Verilen Metin>
----------------------------------------

TBMM Uğur
Mumcu Cinayetini
Araştırma Komisyonu Başkanı
Ersönmez Yarbay,
Cumhuriyet gazetesi yazarı Mumcu'nun, o dönemde laik kesimlerin duyarlılığını artırmak için planlı bir şekilde öldürüldüğünü söyledi.
Yarbay, o dönemde Mumcu olayı ile ilgili ihmali bulunan
yetkililer hakkında suç duyurusunda bulunduklarını, ancak savcıların bir türlü harekete geçmediğini kaydetti. Yarbay, geçmişte işlenen birçok karanlık
cinayetin aydınlatılması için Mumcu suikastının de
Ergenekon davasına dâhil edilmesinin faydalı olabileceğini söyledi.
Gazeteci yazar
Uğur Mumcu, 24 Ocak 1993'te, arabasının altına yerleştirilen bombanın patlaması sonucu hayatını kaybetti. 16 yıl önce işlenen ve
faili meçhul kalan suikastın aydınlatılması ve faillerinin bulunması için birçok girişimde bulunuldu.
Türkiye Büyük
Millet Meclisi de suikastı araştırmak için bir
komisyon kurdu. Ancak
soruşturma çok ileri götürülemedi. Kolluk kuvvetlerinin yanısıra yargı ve Meclis araştırmaları sonuçsuz kaldı. TBMM Uğur Mumcu Cinayetini Araştırma Komisyonu'nun başkanlığını yapan Ersönmez Yarbay, aradan geçen 16 yıllık süreye rağmen ünlü gazetecinin öldürülmesi ile ilgili suikastın neden aydınlatılamadığına ilişkin Cihan Haber Ajansı'na çarpıcı açıklamalarda bulundu.
Yarbay, 1990 yılının başından itibaren Türkiye'de çok sayıda faili meçhul cinayet ve olayın işlendiğini hatırlatarak sözlerine başladı. Seçilen
hedeflerden birinin de Uğur Mumcu olduğunu belirten Yarbay, aynı yıl Turgut Özal'ın
şüpheli bir şekilde
vefat ettiğini,
Madımak ve Başbağlar'da katliamlarının yaşandığını aktardı.

----------------------------------------

Veri Kesiti>
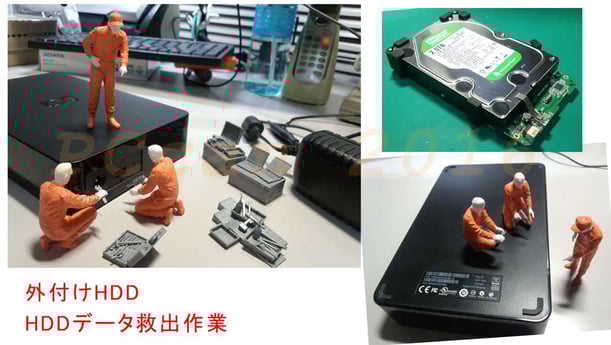 中野での外付けHDDからのHDDデータ救出作業、PCcanサービスのイメージ図です。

----------------------------------------

Görevler>
a) Uğur Mumcu suikastıyla ilgili metne göre Mumcu hangi tarihte hayatını kaybetti?
b) Uğur Mumcu suikastını anlatan metni kaldığı yerden devam ettirin.
Verilerin metinle bir bağlantısı yoktur.

Görev Yanıtları>
a) 24 Ocak 1993'te.

b)
LAİK KESİMLERİN DUYARLILIĞINI ARTIRMAK İÇİN YAPILDI
Yarbay, bugünlerde Ergenekon soruşturmasıyla birlikte yeniden gündeme gelen Uğur Mumcu cinayetiyle ilgili iddiaların kendisinin başkanlığını yaptığı Meclis Araştırma Komisyonu'nda da konuşulduğunu, ancak o günlerde bu bilgilerin doğruluğunun teyit edilemediğini kaydetti. Komisyonda Mumcu'nun öldürülmesiyle ilgili 40'a yakın farklı senaryonun tartışıldığını, bunlardan birisinin de MKE'deki
silahların izini sürmesiyle ilgili olduğunu dile getiren Yarbay, bu konudaki kanaatini şu sözlerle ortaya koydu:
"Ama benim kanaatime göre bunun laik kesimin duyarlığını artırmak amacıyla tezgâhlandığını düşünüyorum. Türkiye'de o dönem laik kesimler, bizzat laik kuruluşlar tarafından hedef alınmış, onların duyarlılıkları, anti-laik kesime karşı mücadelelerinin keskinlikleri arttırılmak istenmiştir. Çünkü o dönemde meydana gelen olayların bağlantılı ve belli bir hizmeti amaçlandığı görülmektedir. Dolayısıyla durup dururken, bazı kesimlerin sözcüleri ortadan kaldırılıyor. Ben bunu uzun vadeli bir planın parçaları olarak gördüm." şeklinde konuştu.
DEVLET ÜZERİNE GİDEMEDİ
Eski
Milletvekili Ersönmez Yarbay, devletin Uğur Mumcu cinayetinin üzerine yererince gidilemediğini de iddia etti. Cinayetle ilgili ihmali bulunanlara yönelik dönemin
Ankara DGM Başsavcısı Nusret Demiral ve davayı yürüten savcılara defalarca suç duyurusunda bulunduklarını, ancak bunların hiç birisinin işleme konmadığını söyledi. Komisyon olarak hazırladıkları raporu Meclis'e sunduklarını anlatan Yarbay, Meclis'in de işi geçiştirmekle yetindiğini ifade etti. Yarbay şöyle konuştu: "Toplam dört ay süren komisyon çalışması sırasında savcıya suç duyurusunda bulunduk. Ama hiçbir işlem yapılmadı. Yine benzer şekilde raporu sunduğumuz Meclis de olayı takip etmedi."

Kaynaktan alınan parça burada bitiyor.